Comptroller Issues User-Friendlier LGBT Guide
BY PAUL SCHINDLER | Pride Month has traditionally been the time when the Office of the New York City Comptroller issues an updated directory of local LGBT resources. For years, this guide was issued in printed form, and over time was supplemented by an online version.
This year, Comptroller Scott Stringer has introduced several new features likely to increase its utility for city residents. In a directory that encompasses descriptions, resources, and contact information for hundreds of organizations, enhancing ease of use is likely to be particularly important for LGBT New Yorkers uncertain about exactly what group can best serve their needs –– often the same people most in need of immediate assistance.
The new directory, available in both interactive and pdf form online, organizes and indexes community resources according to both the types of services they provide and the borough where they are located. Categories of services include legal, HIV/ AIDS, general health and wellness, and anti-violence resources, and also organizations addressing the specific needs of youth, seniors, communities of color, and transgender New Yorkers.
The index also breaks out services located in the four boroughs outside Manhattan, and maps of the Bronx, Brooklyn, Queens, and Staten Island pinpoint their specific locations.

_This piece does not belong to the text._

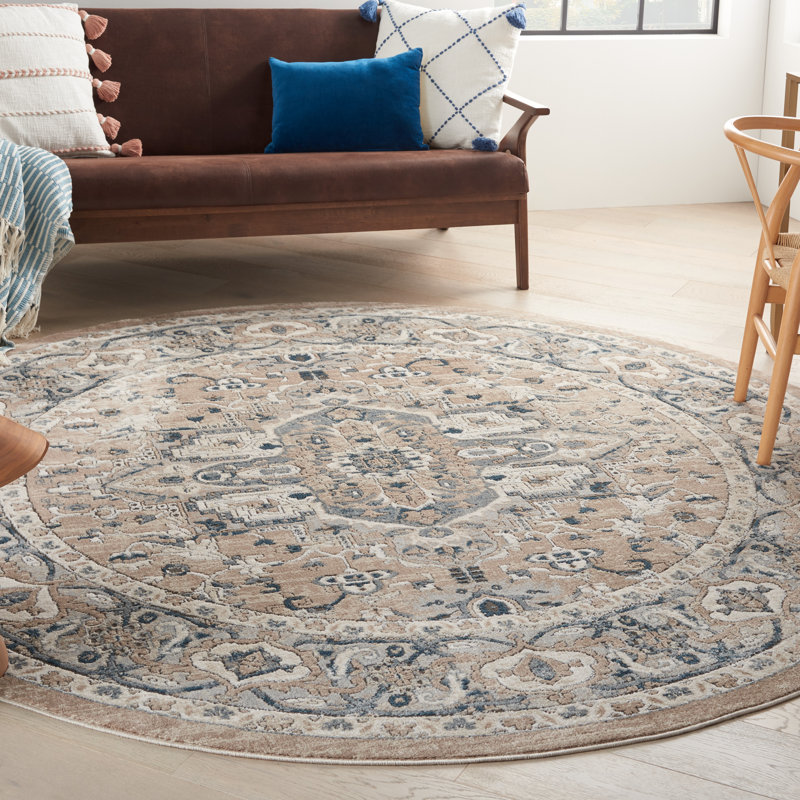 Jurado Oriental Beige/Gray Area Rug, Round 10'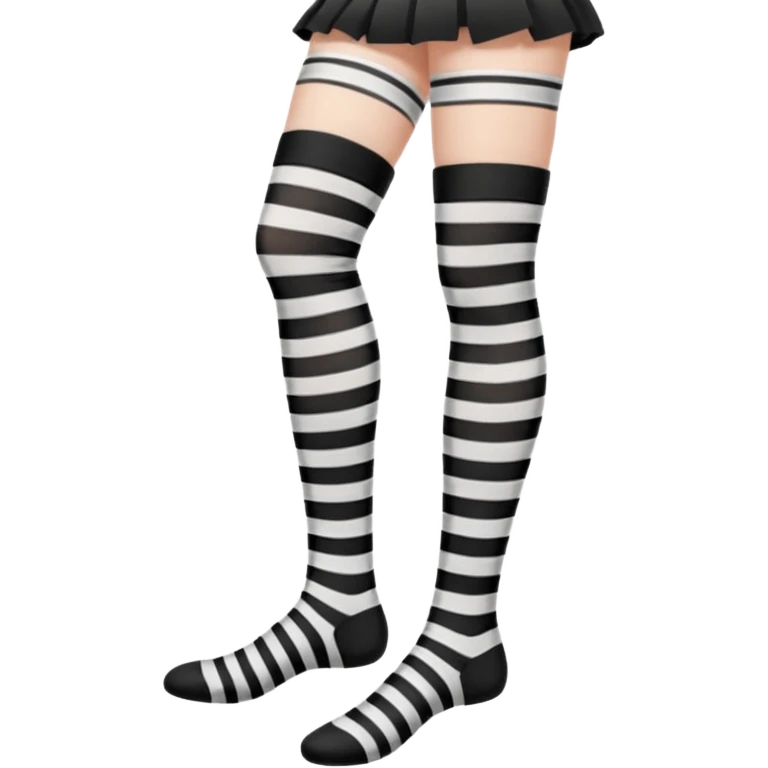 black and white striped stockings with two holes on each leg of white skin, no shoes emoji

“New York City is one of the most LGBTQ-friendly cities in the world, with over 300 LGBTQ-oriented service providers located throughout the five boroughs,” Stringer said, in a statement accompanying release of the new directory. “We have revamped the LGBTQ guide to make it even more easy to use and comprehensive. I am proud to take the lead in providing this extensive listing of resources so that members of the LGBTQ community can more easily connect and find vital services across the city.”
Stringer, who served two terms as Manhattan borough president and 13 years in the State Assembly prior to his election last year as city comptroller, has a long record of working with the LGBT community. Earlier this year, in tandem with State Comptroller Thomas DiNapoli, he called on corporate sponsors of the Winter Olympics in Sochi to speak up against Russia’s campaign of harassment and criminalization of its LGBT community.
With fiscal oversight of one of the nation’s largest pension systems, the comptroller’s office has for several decades played a leading role in shareholder activism aimed at improving workplace fairness for LGBT employees in corporate America. One of the Fortune 100 companies that has resisted such pressure most determinedly has been ExxonMobil, which, ironically, Stringer recently had success in pressuring to be more transparent in disclosing risks related to its hydrofracking operations.